# Problèmes avec Mail (messages effacés après 7 jours !)



## yt (6 Juillet 2014)

Bonjour à tous 
voilà 8 ans que je n'avais plus ouvert de post ici suite à un problème  ( preuve quand même que Apple ça marche pas si mal  )

seulement voila ça fait des jours que je cherche pour résoudre un problème et que je bloque dessus 

suite a la fin de vie de mon disque dur sur mon Imac , je l'ai fais changer , et je me suis retrouvé avec un système tout neuf 10.9.3 ( j'avais 10.7 avant)
j'avais sauvegardé tout mes dossiers donc pas de problème de perte de données , j'ai par contre passé pas mal de temps à récupérer tout mes logiciels et à part le pilote pour mon scanner tout et ok 

le gros problème c'est Mail !!!j'ai perdu plus de 10 ans de messages reçus et envoyés avec toute les adresses email de mes contacts :sick:
je me suis fais une raison pour ça et j'essais de reconstituer petit à petit 

par contre je ne suis pas satisfait du tout de cette version de Mail , j'ai l'impression d'un fonctionnement complètement aléatoire , l'envois des messages est incompréhensible , ça s'affiche pas automatiquement dans les messages envoyés, pas moyen de savoir si c'est parti , des fois ça s'enregistre dans les brouillons et  quand j'envois des photos avec les messages , les gens ne les reçoivent pas correctement , ils en vois 1 sur 10 ou peuvent pas les ouvrir , je doit les mettre dans des dossiers , bref c'est le bordel ! 

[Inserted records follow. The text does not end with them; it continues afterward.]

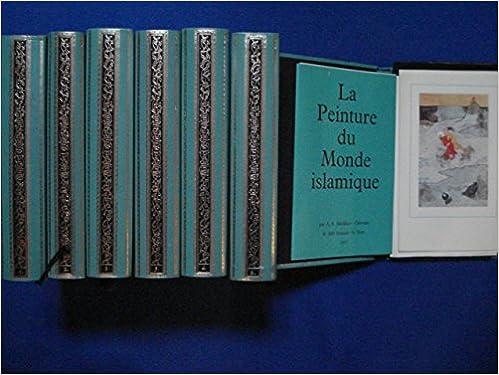 Le Livre Des Mille Et Une Nuits Guerne Armel Amazon Com Books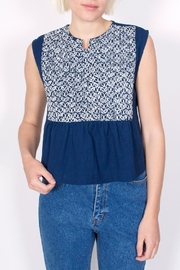 Kopal Embroidered Top - Product Mini Image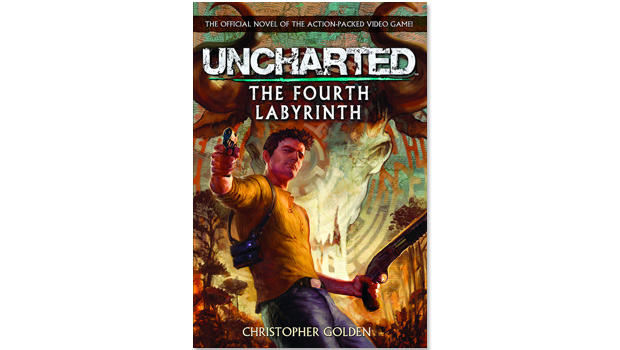 uncharted-4th-labyrith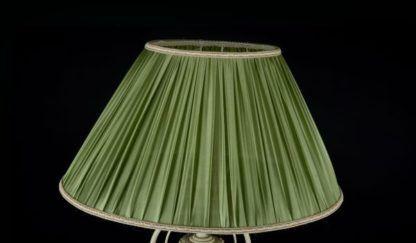 oliwkowy abażur do lampy podłogowej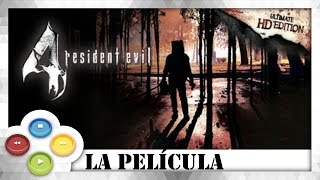 Resident Evil 4 HD Pelicula Completa Full Movie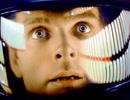 """Những phim về thám hiểm vũ trụ khiến các nhà khoa học không thể """"cười khẩy"""""""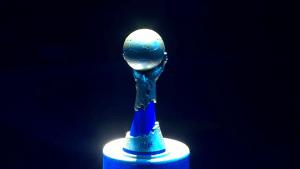 pasaulio taurė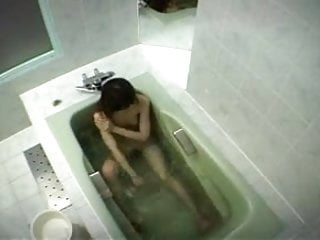 Asian clit girl Japanese girl rubs her clit in bathtub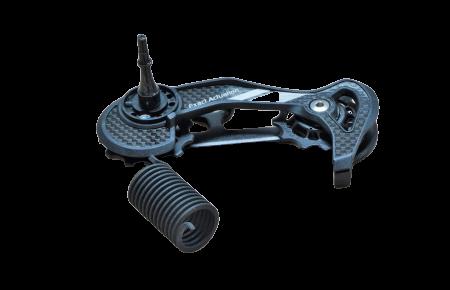 11 Rear Derailleur X7 10 Speed Medium Cage Assembly0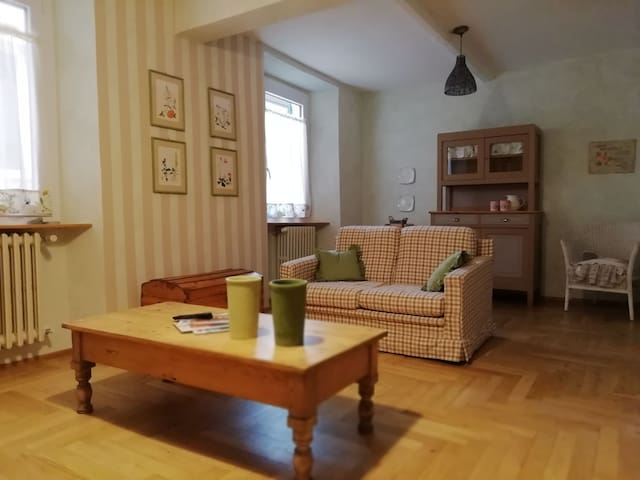 Particolare appartamento nel cuore di Ovada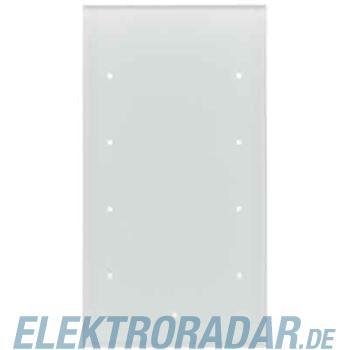 Berker Glas-Sensor 4fach 168409
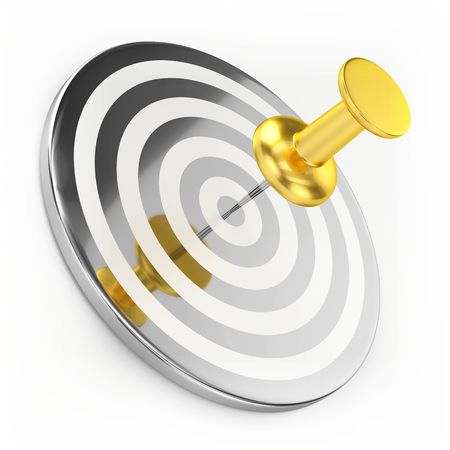 thumbtack: Golden Thumbtack On Target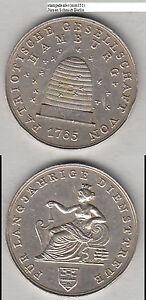 HAMBURG Patriotische Ges. Für Lanjährige Treue 32 mm 16,34 g (mm151) Randschläge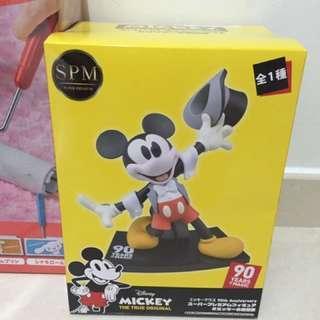 米奇Mickey Mouse 90週年figuer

Mais c'est pas ça mon principal problème !!! 
*cette #@§!p&#ç de Mail m'efface automatiquement tout mes messages reçus au bout d'une semaine *
la boite de réception se vide automatiquement au bout de 7 jours , plus de messages ! 
c'est très gênant 


j'ai beau chercher un peut partout , dans les préférences dans les menus, rien a faire je ne trouve pas la solution 
avec l'ancien Mail j'avais gardé des milliers de messages sur plus de 10 ans ! 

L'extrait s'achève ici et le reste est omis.